BRANO>
--
Il modello da copiare per le startup è quello israeliano, dove lo stato è un investitore a rischio

Maurizio Stefanini
Tel Aviv è oggi la capitale mondiale dell’innovazione. In Israele il boom dell’hi-tech iniziò proprio dopo lo smantellamento del sistema socialisteggiante in cui il 90 per cento dell’economia era gestito dal sindacato Histadrut.

Laureato in Fisica, Simone Botti ricorda di essere stato nel 1990 un esponente del movimento studentesco della Pantera. Per essa creò perfino una rete tra computer – allora assolutamente pionieristica – anche se non si rendeva ancora conto che cose del genere “potessero avere un ritorno economico”. Poi è finito in Israele: Ph.D. in Biologia strutturale e neurobiologia all’Istituto Weizmann con Ada Yonath, futuro premio Nobel per la chimica 2009, creatore di startup; vicepresidente della Camera di commercio Italia-Israele, ceo di Metabomed, che si occupa di medicinali anticancro.

 

Domenico Spinelli, già fondatore e direttore di Luiss Innovazione, è invece il managing director di Wide Pilot srl: startup romano-pugliese di  consulenza “che nasce per sviluppare progetti complessi, finalizzati a realizzare nuove tecnologie industrializzabili”. Botti e Spinelli, parlando rispettivamente di Tel Aviv come capitale mondiale dell’innovazione e delle startup italiane presenti in “un paese con il freno a mano”, sono stati due degli ospiti di punta nella pre convenzione di Roma della Marianna, il movimento politico “contro il declino” in via di costruzione dopo un appello di Giovanni Negri.
--
DATI GREZZI>
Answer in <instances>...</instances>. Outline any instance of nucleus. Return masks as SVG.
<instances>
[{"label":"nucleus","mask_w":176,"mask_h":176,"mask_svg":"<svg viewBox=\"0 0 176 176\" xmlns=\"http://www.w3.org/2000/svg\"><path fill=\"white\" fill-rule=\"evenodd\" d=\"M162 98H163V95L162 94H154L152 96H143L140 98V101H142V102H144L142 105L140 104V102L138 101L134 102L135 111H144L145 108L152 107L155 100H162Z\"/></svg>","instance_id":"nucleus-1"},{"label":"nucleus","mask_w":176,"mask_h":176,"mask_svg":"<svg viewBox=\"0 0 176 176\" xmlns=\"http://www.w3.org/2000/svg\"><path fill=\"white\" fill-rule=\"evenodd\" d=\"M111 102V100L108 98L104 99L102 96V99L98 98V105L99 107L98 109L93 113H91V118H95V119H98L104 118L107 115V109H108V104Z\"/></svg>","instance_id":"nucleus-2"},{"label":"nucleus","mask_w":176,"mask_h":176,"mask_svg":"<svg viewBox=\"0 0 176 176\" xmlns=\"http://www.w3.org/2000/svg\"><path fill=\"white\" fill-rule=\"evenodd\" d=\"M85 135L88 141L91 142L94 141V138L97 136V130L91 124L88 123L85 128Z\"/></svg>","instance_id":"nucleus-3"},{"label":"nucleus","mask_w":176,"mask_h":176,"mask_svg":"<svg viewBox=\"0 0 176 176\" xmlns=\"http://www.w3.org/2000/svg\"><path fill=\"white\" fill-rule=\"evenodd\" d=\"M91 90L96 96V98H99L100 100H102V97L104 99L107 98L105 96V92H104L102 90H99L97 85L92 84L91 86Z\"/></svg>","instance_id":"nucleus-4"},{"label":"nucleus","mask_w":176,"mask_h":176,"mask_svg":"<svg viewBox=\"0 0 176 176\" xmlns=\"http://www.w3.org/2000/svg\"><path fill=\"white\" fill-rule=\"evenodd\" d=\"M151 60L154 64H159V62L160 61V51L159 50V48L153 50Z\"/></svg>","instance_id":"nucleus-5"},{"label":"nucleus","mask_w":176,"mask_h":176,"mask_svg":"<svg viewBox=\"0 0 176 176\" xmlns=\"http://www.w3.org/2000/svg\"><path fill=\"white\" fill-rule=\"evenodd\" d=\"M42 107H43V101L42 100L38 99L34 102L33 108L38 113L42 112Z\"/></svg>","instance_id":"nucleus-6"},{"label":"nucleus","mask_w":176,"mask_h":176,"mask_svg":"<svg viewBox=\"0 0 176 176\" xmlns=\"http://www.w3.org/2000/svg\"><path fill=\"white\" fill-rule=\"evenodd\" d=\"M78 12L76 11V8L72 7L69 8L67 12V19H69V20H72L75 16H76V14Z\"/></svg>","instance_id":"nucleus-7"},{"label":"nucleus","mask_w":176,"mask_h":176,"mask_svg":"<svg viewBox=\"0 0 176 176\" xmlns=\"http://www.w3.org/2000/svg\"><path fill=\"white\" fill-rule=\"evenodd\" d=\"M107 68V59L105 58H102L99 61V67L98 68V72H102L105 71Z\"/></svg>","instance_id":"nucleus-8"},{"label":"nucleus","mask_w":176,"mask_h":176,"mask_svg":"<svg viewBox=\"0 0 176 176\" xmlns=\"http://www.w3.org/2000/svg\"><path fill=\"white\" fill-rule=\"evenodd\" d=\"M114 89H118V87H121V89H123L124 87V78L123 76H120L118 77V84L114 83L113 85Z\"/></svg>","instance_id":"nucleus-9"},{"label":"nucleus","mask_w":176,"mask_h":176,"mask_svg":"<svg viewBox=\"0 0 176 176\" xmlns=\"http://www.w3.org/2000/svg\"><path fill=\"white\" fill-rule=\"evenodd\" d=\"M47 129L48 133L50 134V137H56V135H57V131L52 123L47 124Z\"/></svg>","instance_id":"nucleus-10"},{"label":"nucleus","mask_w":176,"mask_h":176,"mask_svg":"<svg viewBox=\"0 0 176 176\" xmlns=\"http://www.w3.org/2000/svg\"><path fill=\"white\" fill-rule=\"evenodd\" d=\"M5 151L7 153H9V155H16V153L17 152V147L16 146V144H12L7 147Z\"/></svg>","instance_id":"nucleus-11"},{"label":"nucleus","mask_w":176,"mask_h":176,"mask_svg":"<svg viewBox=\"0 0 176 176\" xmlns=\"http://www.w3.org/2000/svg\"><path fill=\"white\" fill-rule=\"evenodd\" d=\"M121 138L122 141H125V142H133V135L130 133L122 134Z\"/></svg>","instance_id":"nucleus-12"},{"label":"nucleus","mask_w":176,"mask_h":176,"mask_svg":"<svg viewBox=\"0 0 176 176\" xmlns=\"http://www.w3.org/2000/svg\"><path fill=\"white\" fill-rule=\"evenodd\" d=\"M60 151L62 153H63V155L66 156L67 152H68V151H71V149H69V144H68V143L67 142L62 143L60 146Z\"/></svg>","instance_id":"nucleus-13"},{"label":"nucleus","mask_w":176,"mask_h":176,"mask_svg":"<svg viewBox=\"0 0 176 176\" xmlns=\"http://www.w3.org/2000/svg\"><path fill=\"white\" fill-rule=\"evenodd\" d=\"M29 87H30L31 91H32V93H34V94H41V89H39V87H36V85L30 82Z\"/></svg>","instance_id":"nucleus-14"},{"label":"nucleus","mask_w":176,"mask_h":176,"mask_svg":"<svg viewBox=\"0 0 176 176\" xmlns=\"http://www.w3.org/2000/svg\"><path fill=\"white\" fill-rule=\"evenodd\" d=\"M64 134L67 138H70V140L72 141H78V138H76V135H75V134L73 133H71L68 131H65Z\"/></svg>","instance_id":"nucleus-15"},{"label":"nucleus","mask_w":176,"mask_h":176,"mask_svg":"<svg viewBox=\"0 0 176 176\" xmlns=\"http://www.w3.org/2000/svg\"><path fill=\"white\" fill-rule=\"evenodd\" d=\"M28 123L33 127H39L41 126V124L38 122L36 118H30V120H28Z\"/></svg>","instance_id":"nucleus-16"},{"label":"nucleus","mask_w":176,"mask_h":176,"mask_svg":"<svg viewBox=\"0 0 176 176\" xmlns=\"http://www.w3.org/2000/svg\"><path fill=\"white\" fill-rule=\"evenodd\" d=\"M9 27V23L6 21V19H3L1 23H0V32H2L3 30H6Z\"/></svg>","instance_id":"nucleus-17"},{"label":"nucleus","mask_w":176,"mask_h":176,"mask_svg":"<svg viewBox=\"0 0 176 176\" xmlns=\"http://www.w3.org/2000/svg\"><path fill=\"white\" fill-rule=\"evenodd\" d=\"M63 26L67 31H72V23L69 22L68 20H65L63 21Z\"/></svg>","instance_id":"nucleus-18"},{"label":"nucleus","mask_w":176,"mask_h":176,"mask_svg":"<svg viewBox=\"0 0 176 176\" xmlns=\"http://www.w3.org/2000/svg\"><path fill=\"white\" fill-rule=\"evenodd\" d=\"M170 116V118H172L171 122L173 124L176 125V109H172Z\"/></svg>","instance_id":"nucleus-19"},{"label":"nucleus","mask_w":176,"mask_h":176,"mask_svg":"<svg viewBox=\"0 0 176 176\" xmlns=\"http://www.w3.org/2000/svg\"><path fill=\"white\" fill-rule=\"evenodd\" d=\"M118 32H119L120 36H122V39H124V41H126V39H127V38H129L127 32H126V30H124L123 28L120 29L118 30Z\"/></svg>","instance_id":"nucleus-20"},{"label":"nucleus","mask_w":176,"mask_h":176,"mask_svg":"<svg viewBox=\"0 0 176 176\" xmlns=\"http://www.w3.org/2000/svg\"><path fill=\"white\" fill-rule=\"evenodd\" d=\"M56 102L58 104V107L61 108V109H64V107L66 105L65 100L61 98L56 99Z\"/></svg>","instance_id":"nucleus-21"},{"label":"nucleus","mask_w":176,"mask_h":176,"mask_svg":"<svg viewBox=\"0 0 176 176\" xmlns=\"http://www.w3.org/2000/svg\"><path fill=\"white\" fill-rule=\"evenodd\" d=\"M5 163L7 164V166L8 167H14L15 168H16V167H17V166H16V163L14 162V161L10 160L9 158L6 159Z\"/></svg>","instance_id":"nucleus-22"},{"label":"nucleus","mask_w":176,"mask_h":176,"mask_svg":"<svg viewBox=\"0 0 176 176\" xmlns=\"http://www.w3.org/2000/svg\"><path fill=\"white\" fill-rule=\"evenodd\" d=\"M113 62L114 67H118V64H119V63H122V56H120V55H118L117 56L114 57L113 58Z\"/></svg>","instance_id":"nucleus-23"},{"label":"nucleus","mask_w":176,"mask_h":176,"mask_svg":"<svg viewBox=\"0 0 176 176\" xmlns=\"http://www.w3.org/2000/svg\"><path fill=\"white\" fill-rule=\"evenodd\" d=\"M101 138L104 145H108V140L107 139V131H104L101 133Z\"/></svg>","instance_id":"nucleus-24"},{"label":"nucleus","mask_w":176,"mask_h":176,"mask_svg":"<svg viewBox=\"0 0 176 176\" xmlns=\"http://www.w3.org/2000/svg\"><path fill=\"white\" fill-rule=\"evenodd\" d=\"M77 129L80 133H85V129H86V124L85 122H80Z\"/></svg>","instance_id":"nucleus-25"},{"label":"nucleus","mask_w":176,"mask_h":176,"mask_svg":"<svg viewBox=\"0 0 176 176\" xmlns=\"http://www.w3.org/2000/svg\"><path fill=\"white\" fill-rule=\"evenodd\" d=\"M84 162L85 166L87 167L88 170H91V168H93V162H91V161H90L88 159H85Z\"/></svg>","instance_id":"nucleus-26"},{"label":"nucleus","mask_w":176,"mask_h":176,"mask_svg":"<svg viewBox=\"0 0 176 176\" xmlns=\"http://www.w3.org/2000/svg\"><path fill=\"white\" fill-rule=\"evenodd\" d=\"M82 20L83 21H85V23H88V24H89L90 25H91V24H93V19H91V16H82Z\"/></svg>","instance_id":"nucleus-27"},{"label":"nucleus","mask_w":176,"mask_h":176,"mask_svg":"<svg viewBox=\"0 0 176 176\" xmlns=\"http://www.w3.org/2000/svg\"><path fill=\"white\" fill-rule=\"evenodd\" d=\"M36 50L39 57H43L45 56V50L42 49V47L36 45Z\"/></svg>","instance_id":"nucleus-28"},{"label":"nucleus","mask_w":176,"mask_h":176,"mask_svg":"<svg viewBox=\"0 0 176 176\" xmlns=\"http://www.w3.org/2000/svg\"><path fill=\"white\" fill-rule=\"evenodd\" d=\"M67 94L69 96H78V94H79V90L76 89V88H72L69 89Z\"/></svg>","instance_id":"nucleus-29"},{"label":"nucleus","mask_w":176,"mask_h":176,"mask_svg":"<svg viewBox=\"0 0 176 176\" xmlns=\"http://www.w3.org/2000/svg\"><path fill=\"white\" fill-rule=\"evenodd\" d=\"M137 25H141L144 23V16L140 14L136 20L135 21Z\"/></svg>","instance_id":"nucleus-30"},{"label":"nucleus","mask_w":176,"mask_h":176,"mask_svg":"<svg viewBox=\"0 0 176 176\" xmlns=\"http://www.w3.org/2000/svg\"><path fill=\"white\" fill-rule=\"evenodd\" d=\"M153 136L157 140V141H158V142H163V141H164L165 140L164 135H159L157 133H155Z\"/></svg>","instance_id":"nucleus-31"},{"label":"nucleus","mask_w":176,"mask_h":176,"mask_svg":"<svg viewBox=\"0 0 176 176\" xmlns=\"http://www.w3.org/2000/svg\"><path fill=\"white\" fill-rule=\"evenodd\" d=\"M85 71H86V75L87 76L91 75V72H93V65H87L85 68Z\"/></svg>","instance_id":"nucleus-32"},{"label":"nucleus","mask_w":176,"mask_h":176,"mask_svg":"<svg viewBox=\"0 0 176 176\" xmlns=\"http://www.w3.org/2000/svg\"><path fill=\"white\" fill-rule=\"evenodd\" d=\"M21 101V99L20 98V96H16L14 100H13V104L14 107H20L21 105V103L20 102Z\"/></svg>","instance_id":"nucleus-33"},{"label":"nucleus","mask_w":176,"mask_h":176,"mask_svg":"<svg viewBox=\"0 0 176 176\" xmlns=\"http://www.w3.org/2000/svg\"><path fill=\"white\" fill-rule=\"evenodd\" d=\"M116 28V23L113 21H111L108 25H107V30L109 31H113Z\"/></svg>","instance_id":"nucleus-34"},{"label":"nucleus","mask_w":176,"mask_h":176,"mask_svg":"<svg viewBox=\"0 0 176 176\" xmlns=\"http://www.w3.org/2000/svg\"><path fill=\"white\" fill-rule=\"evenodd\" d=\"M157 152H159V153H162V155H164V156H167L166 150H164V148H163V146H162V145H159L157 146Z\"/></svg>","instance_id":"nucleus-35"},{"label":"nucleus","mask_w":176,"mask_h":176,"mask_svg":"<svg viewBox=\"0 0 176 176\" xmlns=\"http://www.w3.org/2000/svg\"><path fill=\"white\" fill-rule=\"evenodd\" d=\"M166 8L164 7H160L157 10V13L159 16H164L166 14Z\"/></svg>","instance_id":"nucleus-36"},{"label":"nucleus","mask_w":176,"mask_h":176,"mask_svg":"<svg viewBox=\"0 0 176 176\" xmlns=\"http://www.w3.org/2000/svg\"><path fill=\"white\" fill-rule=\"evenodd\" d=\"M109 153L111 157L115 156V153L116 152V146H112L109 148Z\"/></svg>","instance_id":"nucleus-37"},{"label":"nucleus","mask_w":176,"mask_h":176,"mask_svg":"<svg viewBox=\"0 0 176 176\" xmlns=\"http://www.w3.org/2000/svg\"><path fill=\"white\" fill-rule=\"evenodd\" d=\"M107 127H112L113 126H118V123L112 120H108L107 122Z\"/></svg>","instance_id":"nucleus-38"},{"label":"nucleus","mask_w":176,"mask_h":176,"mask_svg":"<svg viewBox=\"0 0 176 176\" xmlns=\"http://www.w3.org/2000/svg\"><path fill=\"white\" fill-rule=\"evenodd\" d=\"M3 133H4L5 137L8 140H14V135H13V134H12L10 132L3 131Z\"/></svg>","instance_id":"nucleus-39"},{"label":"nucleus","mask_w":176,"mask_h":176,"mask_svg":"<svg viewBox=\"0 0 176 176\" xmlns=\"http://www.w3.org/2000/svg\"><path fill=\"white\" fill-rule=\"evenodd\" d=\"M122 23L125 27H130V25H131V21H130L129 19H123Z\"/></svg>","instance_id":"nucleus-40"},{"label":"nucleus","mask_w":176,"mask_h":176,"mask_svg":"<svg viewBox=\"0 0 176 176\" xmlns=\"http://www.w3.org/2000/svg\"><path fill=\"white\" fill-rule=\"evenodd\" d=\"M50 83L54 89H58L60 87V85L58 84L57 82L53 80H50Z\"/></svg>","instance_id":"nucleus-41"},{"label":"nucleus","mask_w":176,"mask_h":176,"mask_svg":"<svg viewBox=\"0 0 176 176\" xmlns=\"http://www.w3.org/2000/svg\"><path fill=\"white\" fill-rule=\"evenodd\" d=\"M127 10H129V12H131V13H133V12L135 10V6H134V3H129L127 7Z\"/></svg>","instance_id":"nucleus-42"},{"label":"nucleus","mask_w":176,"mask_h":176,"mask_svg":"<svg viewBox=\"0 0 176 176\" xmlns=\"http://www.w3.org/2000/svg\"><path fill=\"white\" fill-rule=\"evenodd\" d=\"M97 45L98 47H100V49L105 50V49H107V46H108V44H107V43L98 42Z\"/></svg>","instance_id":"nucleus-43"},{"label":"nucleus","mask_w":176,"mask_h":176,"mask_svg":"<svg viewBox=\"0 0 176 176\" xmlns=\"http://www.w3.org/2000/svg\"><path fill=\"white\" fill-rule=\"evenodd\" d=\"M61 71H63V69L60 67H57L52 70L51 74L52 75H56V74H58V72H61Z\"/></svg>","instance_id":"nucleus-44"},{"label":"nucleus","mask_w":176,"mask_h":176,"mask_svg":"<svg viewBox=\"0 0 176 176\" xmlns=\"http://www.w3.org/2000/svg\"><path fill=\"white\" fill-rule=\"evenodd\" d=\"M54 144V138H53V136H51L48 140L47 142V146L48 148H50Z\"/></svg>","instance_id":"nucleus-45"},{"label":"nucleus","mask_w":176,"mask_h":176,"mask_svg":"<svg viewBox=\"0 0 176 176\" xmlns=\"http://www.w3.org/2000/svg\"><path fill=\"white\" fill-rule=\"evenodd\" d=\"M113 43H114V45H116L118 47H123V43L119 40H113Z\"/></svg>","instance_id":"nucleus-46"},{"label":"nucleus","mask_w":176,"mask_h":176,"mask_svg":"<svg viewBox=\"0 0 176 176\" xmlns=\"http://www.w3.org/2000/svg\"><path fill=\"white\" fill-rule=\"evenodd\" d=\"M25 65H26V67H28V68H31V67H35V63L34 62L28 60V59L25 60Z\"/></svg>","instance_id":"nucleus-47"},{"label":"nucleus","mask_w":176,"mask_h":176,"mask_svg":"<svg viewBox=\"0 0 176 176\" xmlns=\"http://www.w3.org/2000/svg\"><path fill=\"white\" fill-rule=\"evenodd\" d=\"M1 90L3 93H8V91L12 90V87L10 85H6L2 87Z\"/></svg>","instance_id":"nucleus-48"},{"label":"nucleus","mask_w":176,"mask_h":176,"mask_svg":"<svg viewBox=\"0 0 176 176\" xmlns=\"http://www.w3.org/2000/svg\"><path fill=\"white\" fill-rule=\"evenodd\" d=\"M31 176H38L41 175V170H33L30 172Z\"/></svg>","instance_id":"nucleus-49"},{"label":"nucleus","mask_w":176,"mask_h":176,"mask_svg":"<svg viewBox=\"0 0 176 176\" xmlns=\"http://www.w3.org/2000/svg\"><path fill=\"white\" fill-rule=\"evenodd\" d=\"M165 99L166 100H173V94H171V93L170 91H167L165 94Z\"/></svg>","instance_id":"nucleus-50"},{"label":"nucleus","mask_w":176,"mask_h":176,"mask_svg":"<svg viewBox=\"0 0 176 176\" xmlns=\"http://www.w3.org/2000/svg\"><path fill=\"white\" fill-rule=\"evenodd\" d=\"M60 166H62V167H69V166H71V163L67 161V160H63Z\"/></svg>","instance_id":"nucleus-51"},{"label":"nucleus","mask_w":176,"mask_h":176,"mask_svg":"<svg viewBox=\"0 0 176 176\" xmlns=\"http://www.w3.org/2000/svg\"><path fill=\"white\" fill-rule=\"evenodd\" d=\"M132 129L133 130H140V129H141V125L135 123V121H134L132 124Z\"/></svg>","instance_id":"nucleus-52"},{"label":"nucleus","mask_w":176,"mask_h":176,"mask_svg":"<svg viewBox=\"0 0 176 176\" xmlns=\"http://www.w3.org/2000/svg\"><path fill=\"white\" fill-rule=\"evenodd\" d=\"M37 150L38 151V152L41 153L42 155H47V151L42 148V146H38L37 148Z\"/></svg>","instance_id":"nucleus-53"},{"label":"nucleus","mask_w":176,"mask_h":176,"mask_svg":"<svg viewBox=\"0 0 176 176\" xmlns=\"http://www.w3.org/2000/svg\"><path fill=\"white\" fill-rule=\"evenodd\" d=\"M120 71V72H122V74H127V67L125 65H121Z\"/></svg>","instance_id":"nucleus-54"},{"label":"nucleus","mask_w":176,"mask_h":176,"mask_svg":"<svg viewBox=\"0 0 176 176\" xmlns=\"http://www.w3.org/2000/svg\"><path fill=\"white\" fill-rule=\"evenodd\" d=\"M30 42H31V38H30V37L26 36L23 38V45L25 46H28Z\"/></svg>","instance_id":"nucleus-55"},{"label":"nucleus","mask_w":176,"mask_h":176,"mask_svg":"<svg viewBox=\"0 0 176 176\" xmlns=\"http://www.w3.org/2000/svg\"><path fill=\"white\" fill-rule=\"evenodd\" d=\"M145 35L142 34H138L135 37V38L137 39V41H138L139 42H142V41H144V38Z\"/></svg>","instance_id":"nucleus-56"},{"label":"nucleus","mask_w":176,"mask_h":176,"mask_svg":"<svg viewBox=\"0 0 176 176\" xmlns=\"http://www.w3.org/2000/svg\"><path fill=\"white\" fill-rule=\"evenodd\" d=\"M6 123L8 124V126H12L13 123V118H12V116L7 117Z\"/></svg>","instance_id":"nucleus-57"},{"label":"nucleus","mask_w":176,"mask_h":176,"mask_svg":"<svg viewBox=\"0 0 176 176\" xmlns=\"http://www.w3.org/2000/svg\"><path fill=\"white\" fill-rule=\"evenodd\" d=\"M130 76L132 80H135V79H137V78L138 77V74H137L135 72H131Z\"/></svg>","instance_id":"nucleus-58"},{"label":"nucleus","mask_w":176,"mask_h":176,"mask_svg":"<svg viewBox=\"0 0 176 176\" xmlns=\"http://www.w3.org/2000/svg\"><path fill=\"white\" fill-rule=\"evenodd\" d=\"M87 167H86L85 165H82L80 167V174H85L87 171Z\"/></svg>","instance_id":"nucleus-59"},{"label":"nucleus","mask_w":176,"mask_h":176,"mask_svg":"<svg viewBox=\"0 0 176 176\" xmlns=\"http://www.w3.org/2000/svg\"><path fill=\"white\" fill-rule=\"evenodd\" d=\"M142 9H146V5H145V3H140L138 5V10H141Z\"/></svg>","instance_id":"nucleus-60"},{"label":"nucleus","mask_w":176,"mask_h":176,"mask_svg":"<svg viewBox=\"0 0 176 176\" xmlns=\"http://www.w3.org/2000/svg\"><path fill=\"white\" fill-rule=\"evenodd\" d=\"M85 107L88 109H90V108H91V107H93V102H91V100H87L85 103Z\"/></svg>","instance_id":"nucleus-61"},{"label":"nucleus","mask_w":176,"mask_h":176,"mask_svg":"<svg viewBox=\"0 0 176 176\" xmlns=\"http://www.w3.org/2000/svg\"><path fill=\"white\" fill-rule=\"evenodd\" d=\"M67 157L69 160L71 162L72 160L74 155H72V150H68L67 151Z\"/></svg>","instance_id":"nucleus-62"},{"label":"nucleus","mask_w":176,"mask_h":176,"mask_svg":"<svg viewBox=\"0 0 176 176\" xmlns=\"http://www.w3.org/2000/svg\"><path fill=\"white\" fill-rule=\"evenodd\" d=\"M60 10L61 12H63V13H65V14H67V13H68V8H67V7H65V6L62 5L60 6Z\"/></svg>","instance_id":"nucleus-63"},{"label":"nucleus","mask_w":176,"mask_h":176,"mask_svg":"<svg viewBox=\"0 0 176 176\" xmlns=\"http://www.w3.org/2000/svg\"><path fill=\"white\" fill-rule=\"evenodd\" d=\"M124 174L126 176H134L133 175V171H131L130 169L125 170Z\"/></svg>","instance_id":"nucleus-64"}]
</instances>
--
COSA FARE>
- a) Secondo il brano, quale quota dell'economia israeliana era gestita dal sindacato Histadrut prima del boom dell'hi-tech?
- b) Trascrivi parola per parola il tratto del brano che si apre con le parole contenenti "Maurizio Stefanini" e si chiude con "di medicinali anticancro.".

SOLUZIONI>
- a) Il 90 per cento.

- b)
Maurizio Stefanini
Tel Aviv è oggi la capitale mondiale dell’innovazione. In Israele il boom dell’hi-tech iniziò proprio dopo lo smantellamento del sistema socialisteggiante in cui il 90 per cento dell’economia era gestito dal sindacato Histadrut.

Laureato in Fisica, Simone Botti ricorda di essere stato nel 1990 un esponente del movimento studentesco della Pantera. Per essa creò perfino una rete tra computer – allora assolutamente pionieristica – anche se non si rendeva ancora conto che cose del genere “potessero avere un ritorno economico”. Poi è finito in Israele: Ph.D. in Biologia strutturale e neurobiologia all’Istituto Weizmann con Ada Yonath, futuro premio Nobel per la chimica 2009, creatore di startup; vicepresidente della Camera di commercio Italia-Israele, ceo di Metabomed, che si occupa di medicinali anticancro.